▸ **Exercise details**
When the line containing "Multifunkčné ihrisko - výmena" appears in the data below, begin copying there and stop only after the line containing "tile_0010_taeaomanino-trust".

▸ **Exercise data**
──────────
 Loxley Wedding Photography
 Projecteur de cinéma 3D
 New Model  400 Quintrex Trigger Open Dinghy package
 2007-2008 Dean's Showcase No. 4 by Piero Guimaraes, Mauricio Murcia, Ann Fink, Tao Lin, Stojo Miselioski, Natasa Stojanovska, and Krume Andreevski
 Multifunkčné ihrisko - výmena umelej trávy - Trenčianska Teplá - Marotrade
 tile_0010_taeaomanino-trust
──────────
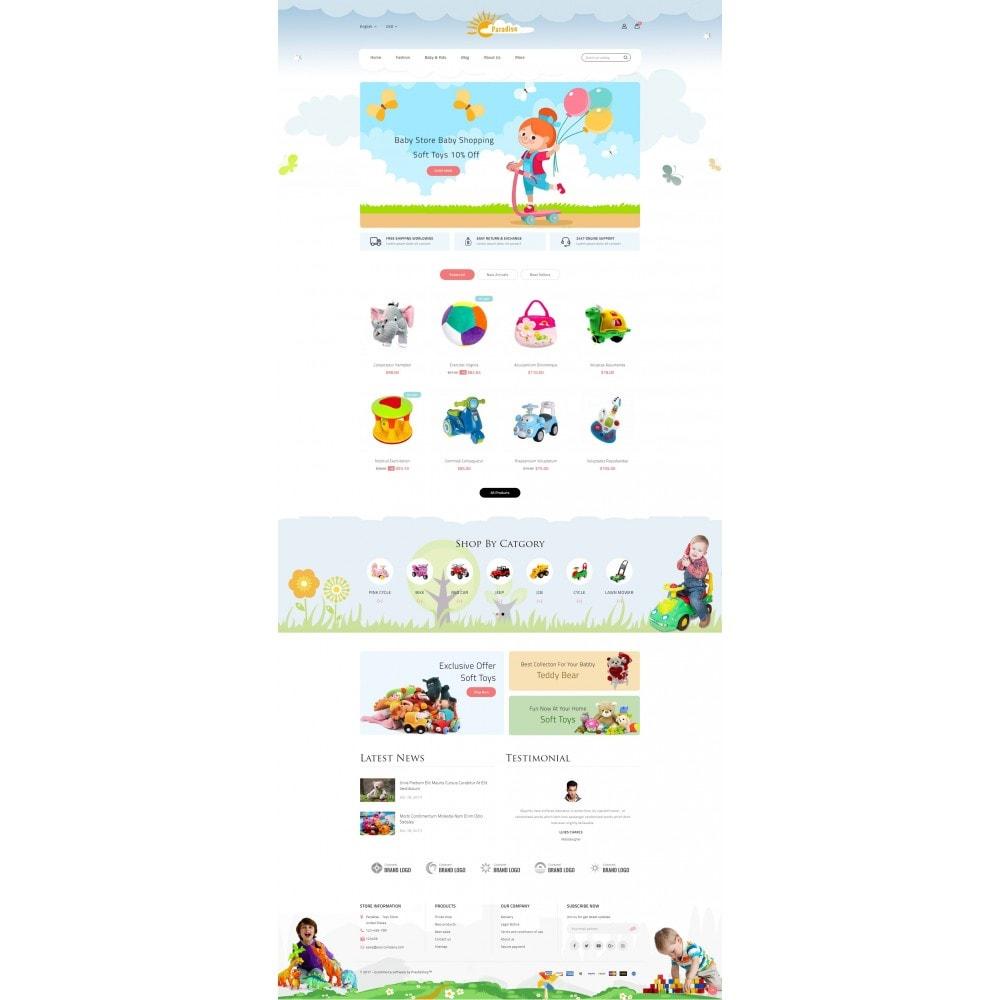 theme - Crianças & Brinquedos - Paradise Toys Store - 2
──────────
▸ **Expected answer**
 Multifunkčné ihrisko - výmena umelej trávy - Trenčianska Teplá - Marotrade
 tile_0010_taeaomanino-trust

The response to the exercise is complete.